> Goal of the exercise
Using the listing below, copy every line that mentions "drowsiness".

> Records for the exercise
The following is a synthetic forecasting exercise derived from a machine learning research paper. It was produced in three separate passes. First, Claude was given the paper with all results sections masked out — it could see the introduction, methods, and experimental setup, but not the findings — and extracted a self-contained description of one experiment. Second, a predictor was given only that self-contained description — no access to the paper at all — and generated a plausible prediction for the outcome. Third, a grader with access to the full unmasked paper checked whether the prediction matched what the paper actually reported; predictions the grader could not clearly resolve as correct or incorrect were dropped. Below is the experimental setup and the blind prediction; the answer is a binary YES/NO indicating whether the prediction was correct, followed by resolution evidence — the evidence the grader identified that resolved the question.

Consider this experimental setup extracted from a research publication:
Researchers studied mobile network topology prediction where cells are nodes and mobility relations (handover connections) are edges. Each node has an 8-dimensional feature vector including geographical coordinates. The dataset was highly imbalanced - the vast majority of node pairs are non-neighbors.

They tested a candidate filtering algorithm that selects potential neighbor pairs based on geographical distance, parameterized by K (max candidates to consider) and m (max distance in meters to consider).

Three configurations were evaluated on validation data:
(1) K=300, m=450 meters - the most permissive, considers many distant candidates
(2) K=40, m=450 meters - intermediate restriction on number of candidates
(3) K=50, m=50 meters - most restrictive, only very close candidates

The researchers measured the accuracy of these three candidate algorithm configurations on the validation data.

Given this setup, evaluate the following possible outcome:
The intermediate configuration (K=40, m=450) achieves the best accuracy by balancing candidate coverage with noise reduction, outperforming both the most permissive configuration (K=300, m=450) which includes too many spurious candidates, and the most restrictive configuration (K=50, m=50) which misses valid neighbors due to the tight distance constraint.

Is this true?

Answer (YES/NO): NO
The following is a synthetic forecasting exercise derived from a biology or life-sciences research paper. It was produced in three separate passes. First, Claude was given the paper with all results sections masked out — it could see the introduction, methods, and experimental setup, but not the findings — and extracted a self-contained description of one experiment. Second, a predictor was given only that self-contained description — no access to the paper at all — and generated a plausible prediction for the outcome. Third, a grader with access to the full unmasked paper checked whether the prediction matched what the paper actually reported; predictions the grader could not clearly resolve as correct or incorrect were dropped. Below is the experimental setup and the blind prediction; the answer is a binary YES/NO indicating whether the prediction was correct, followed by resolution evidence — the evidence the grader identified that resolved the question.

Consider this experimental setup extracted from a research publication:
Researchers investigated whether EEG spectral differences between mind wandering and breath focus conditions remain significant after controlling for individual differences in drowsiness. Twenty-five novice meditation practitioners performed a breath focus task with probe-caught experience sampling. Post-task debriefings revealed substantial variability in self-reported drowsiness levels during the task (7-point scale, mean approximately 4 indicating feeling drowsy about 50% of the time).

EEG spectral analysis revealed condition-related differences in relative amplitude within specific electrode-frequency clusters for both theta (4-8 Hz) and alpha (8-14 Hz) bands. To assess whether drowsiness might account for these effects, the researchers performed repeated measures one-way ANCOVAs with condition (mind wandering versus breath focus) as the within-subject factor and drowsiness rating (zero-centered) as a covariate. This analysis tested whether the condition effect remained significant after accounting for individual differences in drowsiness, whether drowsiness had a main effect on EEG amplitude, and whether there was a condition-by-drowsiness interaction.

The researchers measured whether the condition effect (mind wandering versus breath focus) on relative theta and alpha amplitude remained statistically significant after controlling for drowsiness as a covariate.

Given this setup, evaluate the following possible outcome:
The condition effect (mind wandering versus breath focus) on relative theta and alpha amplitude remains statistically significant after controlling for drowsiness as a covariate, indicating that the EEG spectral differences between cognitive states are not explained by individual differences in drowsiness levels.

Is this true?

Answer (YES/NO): YES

> Solution to this task
Researchers investigated whether EEG spectral differences between mind wandering and breath focus conditions remain significant after controlling for individual differences in drowsiness. Twenty-five novice meditation practitioners performed a breath focus task with probe-caught experience sampling. Post-task debriefings revealed substantial variability in self-reported drowsiness levels during the task (7-point scale, mean approximately 4 indicating feeling drowsy about 50% of the time).
EEG spectral analysis revealed condition-related differences in relative amplitude within specific electrode-frequency clusters for both theta (4-8 Hz) and alpha (8-14 Hz) bands. To assess whether drowsiness might account for these effects, the researchers performed repeated measures one-way ANCOVAs with condition (mind wandering versus breath focus) as the within-subject factor and drowsiness rating (zero-centered) as a covariate. This analysis tested whether the condition effect remained significant after accounting for individual differences in drowsiness, whether drowsiness had a main effect on EEG amplitude, and whether there was a condition-by-drowsiness interaction.
The researchers measured whether the condition effect (mind wandering versus breath focus) on relative theta and alpha amplitude remained statistically significant after controlling for drowsiness as a covariate.
The condition effect (mind wandering versus breath focus) on relative theta and alpha amplitude remains statistically significant after controlling for drowsiness as a covariate, indicating that the EEG spectral differences between cognitive states are not explained by individual differences in drowsiness levels.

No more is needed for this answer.